About the Cover
Vol. 96 No. 9 (2020)
In the development of hydrogen energy utilization technologies such as fuel cell vehicles and hydrogen fueling station infrastructure, it is necessary to develop sophisticated technology for the prevention of hydrogen embrittlement. Moreover, owing to the difficulty in the experimental observation of hydrogen diffusion behaviors, it is essential to analyze the diffusion behaviors of hydrogen that flows into structures and concentrates under stress, which is related to hydrogen embrittlement.
Stress-induced hydrogen diffusion is a typical mechanism of hydrogen embrittlement and is elucidated by a model in which the lattice distance is expanded by the hydrostatic stress at the site of maximum hydrostatic stress, such as around a notch tip, caused by the existence of a site of hydrostatic stress concentration. The image on the cover illustrates the model of this mechanism. The governing equation for this model was previously proposed as a basic equation. However, at that time, non-numerical methods for deriving an analytical solution were proposed for special cases. Therefore, for applying this method to actual engineering problems, it is necessary to conduct a numerical analysis to adjust the various boundary and input conditions that arise in actual cases. In this type of numerical analysis, the contribution of the stress-induced hydrogen diffusion term in the governing equation was found not to be typical in its existing form. To solve this problem, the introduction of a coefficient α in the stress-driven term of the hydrogen diffusion equation, which actualizes the effect of stress on hydrogen diffusion behavior, that is, the α multiplication method, was proposed by Dr. A. Toshimitsu Yokobori, Jr. (this issue, pp. 373–393). Dr. Yokobori also proposed FEM–FDM, in which a stress analysis is conducted using the finite element method (FEM) and a hydrogen diffusion analysis is conducted using the finite difference method (FDM), as these methods are suitable for the respective analyses.
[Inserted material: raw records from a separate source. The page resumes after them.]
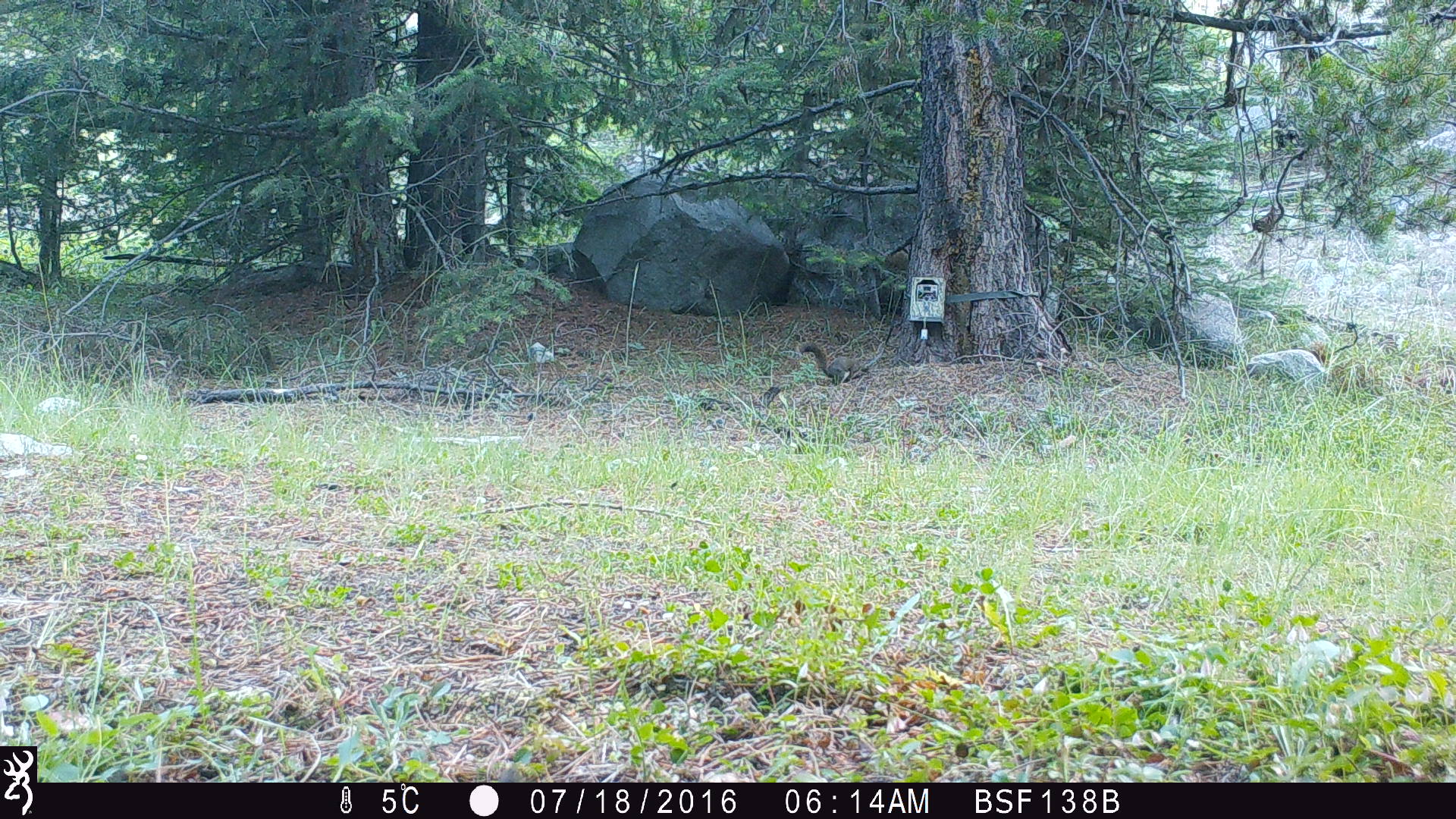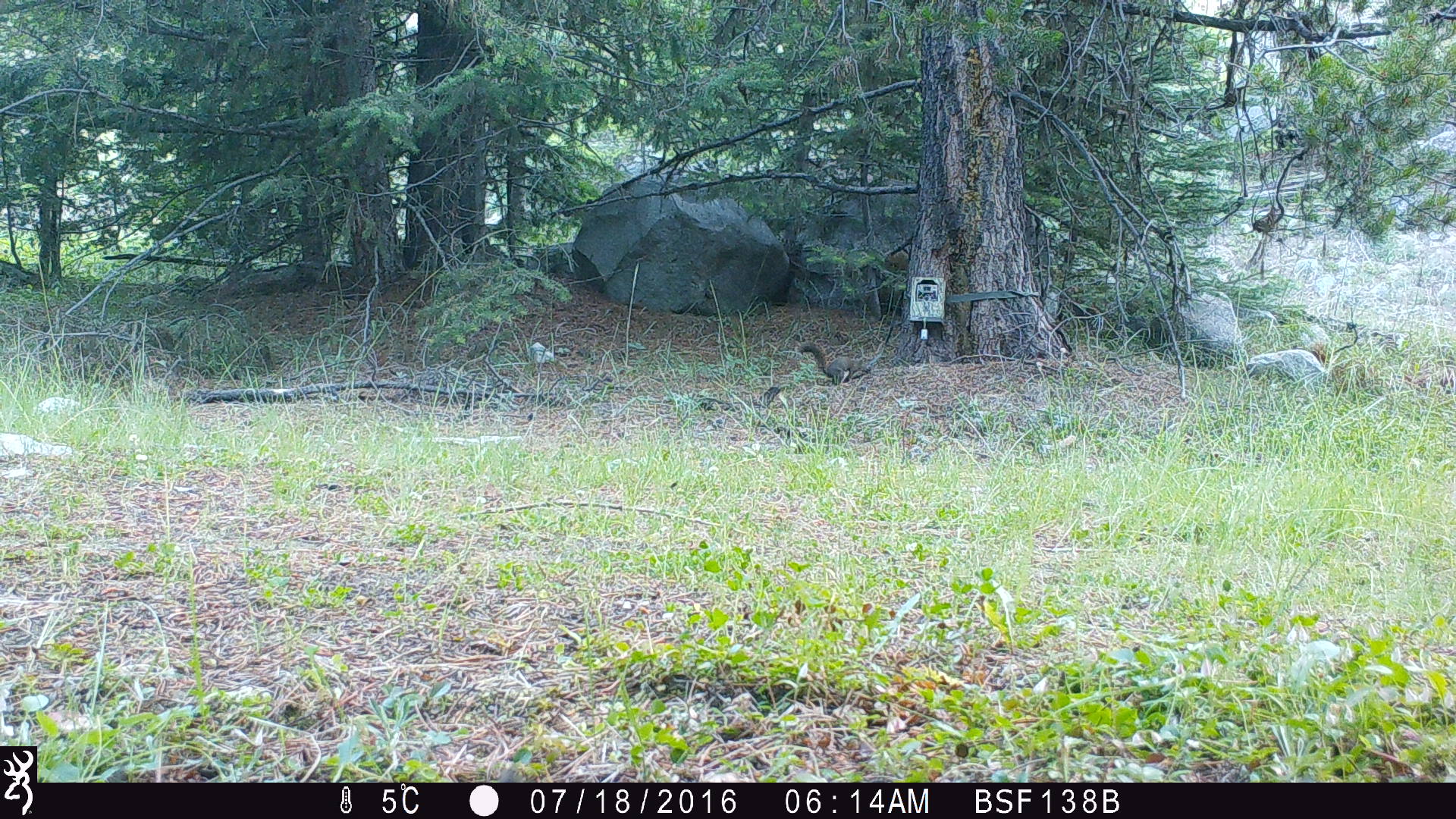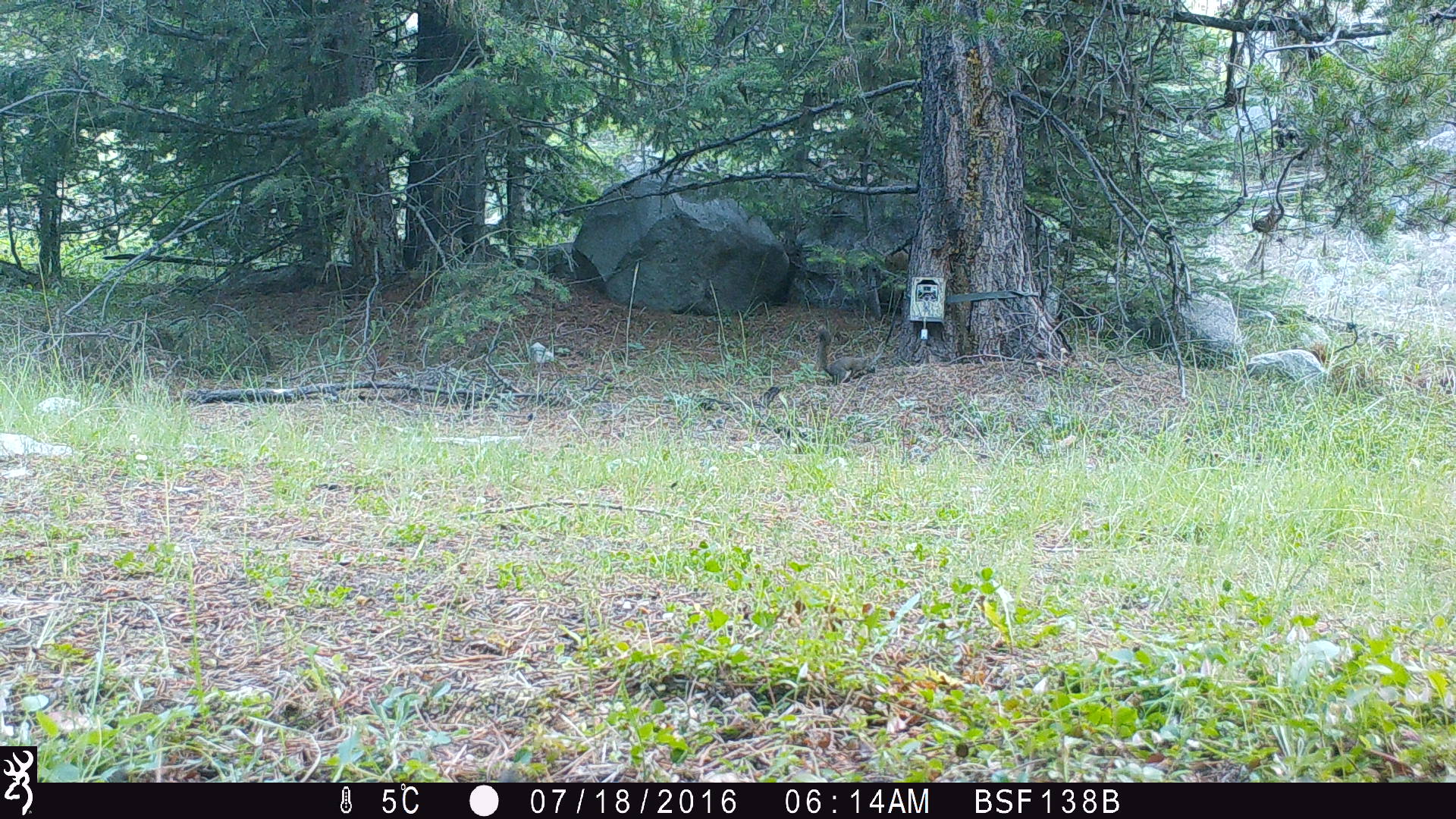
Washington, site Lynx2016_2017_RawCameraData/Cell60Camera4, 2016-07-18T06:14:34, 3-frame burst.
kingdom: Animalia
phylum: Chordata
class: Mammalia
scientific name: Mammalia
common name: small mammal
Small mammal (Mammalia). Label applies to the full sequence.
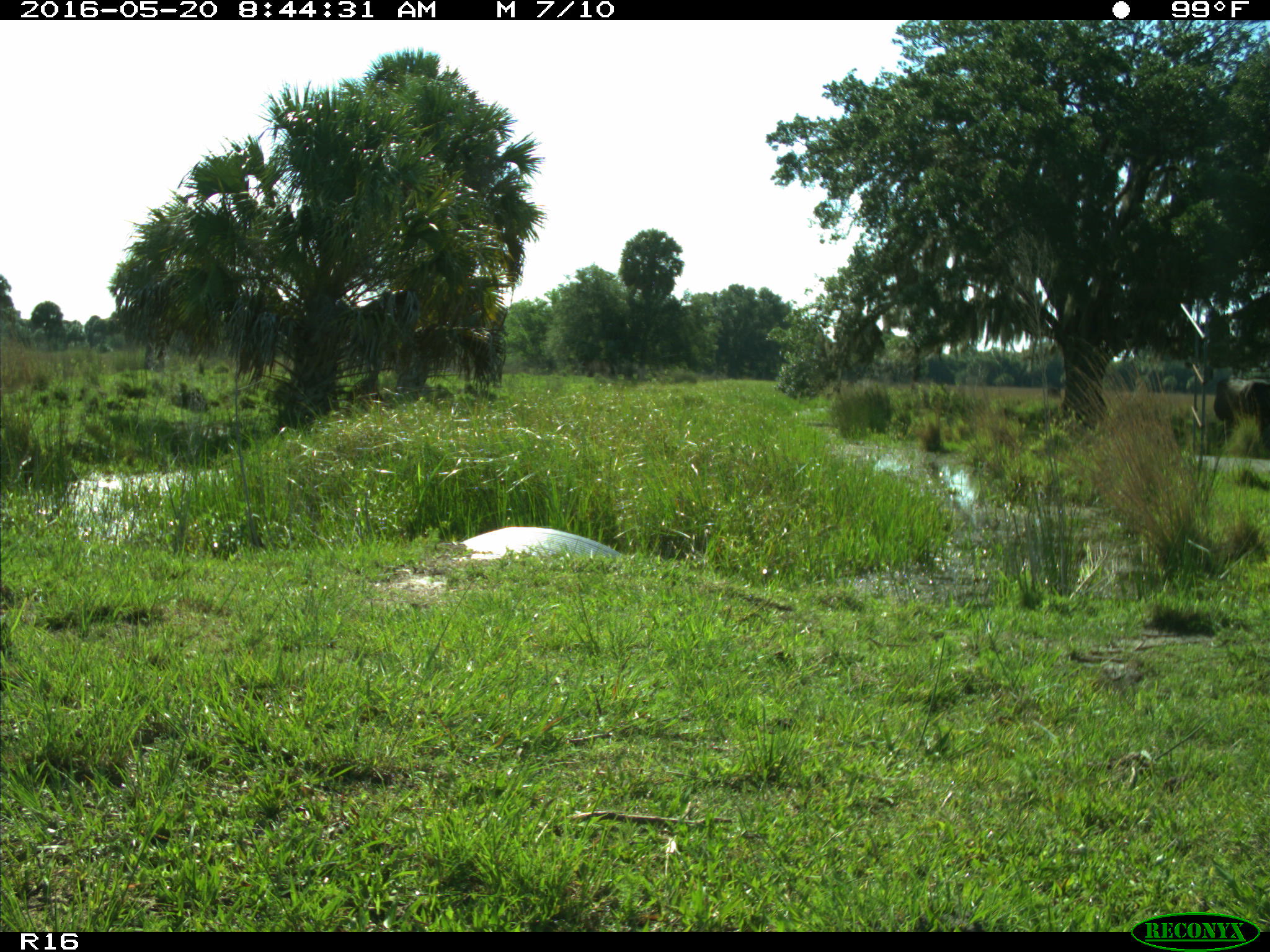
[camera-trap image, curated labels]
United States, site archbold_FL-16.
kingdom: Animalia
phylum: Chordata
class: Mammalia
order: Artiodactyla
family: Bovidae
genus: Bos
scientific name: Bos taurus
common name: domestic cow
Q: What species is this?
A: Bos taurus (domestic cow).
Based on these methods, a theoretical equation for predicting the site of hydrogen concentration and the sensitivity of hydrogen embrittlement in engineering structures was proposed for the first time. It should be noted that this is a mesoscale and macroscale analysis. Previous studies on the analysis of hydrogen diffusion were mainly concerned with clarifying the mechanism of hydrogen embrittlement, which is a microscale problem in materials science. The proposed method is distinguished from other methods by its focus on research for a responsible safety maintenance of hydrogen energy infrastructure.